_What needs to be done_
Where the string "name" appears in a line of the data, show that line.

_Dataset excerpts_
#####

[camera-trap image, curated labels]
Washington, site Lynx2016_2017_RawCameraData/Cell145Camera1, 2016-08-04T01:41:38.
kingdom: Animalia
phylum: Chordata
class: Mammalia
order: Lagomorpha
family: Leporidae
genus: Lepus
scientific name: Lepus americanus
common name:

#####

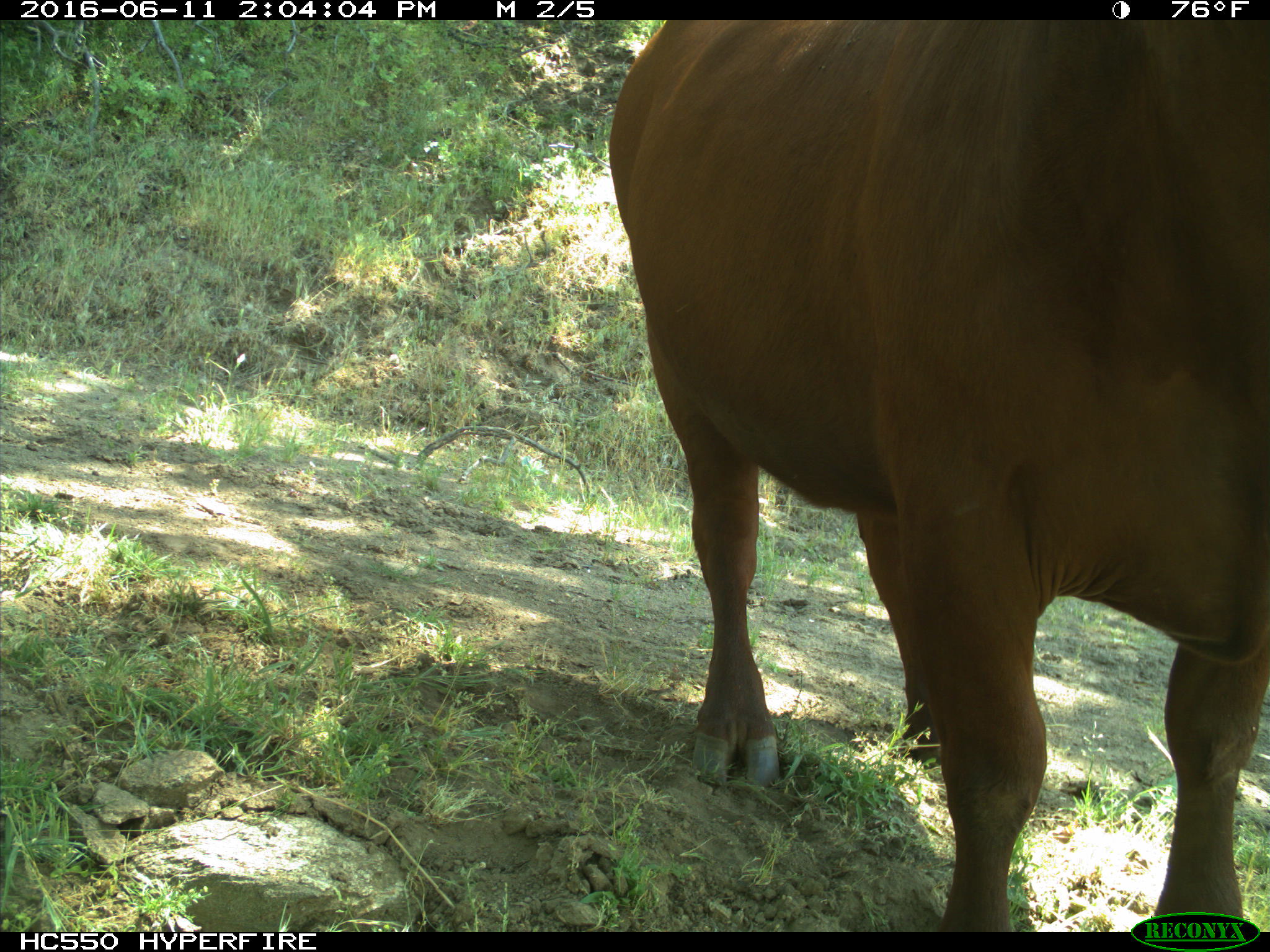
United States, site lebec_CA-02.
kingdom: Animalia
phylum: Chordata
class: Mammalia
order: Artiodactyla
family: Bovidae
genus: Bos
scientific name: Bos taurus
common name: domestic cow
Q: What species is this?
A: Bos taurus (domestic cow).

#####

_Written response_
scientific name: Lepus americanus
common name:
scientific name: Bos taurus
common name: domestic cow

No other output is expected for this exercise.